Welcome to LifeBox
- LifeBox Overview
- Application Architecture & Technologies Used
- Frontend Overview
- Backend Overview
- Deployment
- Moving Forward
LifeBox is a social media website meant for exploring and sharing ideas about Conway's Game of Life. The Game of Life is a set of rules applied to a grid of cells, populated or unpopulated. Although the rules are simple and deterministic, the grids behavior over iterations of the rules is fundementally unpredictable. For this reason Conway's Game of Life is a classic visual representation of a complex system.
Complexity and Chaos Theory are concepts I wasn't exposed to until college, but, the philosophical implications of complexity and emergence in systems, would have been inspirational to me in my adolesence. LifeBox was inspired as a way to give k-12 educators a way to get kids talking about the weirdness of mathematics with a simple and playful tool.
Users of LifeBox may create a profile and begin creating and saving to LifeBox initial conditions of a grid. Users can then comment on grids and search the app for grids other users have created. A minimal set of instructions is provided, and in the future more features to gamify the app may be added.
LifeBox was built using react components with hooks and the Canvas API. The application relies on a postgreSQL database served with flask, and manipulated through an SQLAlchemy ORM. User authentication is handled with flask_jwt_extended and bcrypt. This application makes exptensive use of React Portals and the npm package react-draggable.
LifeBox has three main react components, DrawLife, Controls, and RandomLifeBox.
RandomLifeBox was the first component built. It acted as a proof of concept for an implementation of Conway's Game Of Life. The entire game is built and run within a useEffect hook. The game uses a randomly generated initial condition and a grid of fixed dimensions. RandomLifeBox is now primarily used as a background screen for the Login page.
DrawLife runs the user interface. It renders initially as a grid with a hud for controling properties of the instance of GOL. Users may control the grid dimensions, the rate of board generation, and have the option to randomly populate the grid, or reload an initial grid condition when a saved grid is currently loaded.

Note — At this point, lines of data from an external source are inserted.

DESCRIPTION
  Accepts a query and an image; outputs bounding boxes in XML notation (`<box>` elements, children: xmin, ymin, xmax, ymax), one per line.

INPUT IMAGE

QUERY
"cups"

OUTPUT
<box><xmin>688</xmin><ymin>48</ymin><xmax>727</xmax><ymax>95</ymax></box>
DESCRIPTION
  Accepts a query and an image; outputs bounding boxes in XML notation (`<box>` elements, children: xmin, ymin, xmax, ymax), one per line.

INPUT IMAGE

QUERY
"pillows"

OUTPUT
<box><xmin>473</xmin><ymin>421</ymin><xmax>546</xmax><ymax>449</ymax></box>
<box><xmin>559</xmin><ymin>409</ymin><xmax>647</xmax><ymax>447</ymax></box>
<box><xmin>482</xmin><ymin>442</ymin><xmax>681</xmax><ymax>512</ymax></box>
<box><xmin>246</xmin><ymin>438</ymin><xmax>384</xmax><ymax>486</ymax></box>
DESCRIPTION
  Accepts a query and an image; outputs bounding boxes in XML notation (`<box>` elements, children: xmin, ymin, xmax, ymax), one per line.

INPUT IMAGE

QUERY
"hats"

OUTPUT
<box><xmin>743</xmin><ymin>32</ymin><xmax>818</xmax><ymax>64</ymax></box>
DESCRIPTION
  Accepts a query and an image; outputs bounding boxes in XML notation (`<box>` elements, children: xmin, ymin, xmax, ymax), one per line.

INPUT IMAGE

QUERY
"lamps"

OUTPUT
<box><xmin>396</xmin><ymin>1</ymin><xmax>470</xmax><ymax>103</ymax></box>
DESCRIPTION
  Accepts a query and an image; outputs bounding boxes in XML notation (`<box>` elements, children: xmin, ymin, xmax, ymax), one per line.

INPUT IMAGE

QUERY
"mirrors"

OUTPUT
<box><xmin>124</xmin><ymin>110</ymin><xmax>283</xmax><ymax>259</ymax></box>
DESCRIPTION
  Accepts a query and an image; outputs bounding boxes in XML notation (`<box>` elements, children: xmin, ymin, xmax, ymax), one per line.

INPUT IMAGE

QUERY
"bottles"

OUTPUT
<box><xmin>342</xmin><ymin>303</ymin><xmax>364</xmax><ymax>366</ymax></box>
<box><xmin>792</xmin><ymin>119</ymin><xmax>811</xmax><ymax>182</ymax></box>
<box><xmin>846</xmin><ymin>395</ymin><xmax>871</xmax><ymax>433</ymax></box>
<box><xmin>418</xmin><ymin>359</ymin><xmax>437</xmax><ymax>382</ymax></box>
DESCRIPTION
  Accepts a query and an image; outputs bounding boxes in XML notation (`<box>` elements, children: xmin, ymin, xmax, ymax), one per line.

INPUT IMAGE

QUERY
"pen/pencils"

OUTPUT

The Game of life relies on a nested loops to iterate over each cell in the current grid (stored in DrawLifes state) and create a new grid according to the rules of GOL. The new grid is then saved to state and rendered as a new instance via the canvas API. This process is started and stopped by a system of useEffect hooks which are chained together by dependencies built into DrawLife and Controls state, this is mainly to overcome the trouble of having an initial instance of a canvas and grid in state. The canvas has built in event listeners on each cell, allowing users to create their own iterations of the grid.
The Controls component acts a a navbar. It incorperates the main functions a search function which queries the database by grid name searching for saved grids. When selected the grid is rendered and the DrawLife component enables a load button rather than the randomization button. Users also have access to the ability to save their current grid to the database. When a grid has been loaded users also have access to a comments modal associated with each grid, where they can submit new comments to the database.
The database for LifeBox is very simple and is well illustrated by the diagram above. However the grids table is notable for its grid_json attribute. The database stores grids and grid information in a json object set in state and then commited to the database. The json objects properties are not strictly maintained.
const [loadGrid, setLoadGrid] = useState({ "name": undefined, "grid": null, "saved": false })
setLoadGrid(
{
"name": grid.name,
"owner": grid.user_id,
"grid_id": grid.id,
"grid": grid.grid_json.grid,
"saved": true
}
)
The above code serves to illustrate the way json is used to to store the nested array representing a grid initial condition, and other information pertinent to displaying a grid. The loadGrid state variable is used to represent a saved grid thats been selected for editing.
This application has been deployed to Heroku using a docker file. Further the application's database can be seeded with some initial users, comments, and grids, via running a file called database.py. To run the application locally one must create an instance of the database in postgreSQL with the name lifebox_db and owner postgreSQL user lifebox. The docker file takes care of initializing a database for you upon deployment.
To start the application locally, create the database in postgreSQL as described above. Open the backend and run the command pipenv shell, then flask run. Then enter the client directory and run react with npm start.
LifeBox become ineffeciant when the user selects large grids. This is because the algorithm to generate a grid has a polynomial time complexity due to a bunch of nested for loops. Recently I've been exploring changing the algorithm to use an array storing only grid coordinates of live cells. This method would vastly improve the generation algorithms efficiancy, but will require significant rewriting of the applications component states.
Finally the intention of the Application is education, so, in the future I may implement a walkthrough on introduction. Moderator privileges for educators (to monitor chats on grids), and maybe a gamified system of badges for discovery or creation of knows conway configurations like gliders and various spaceships.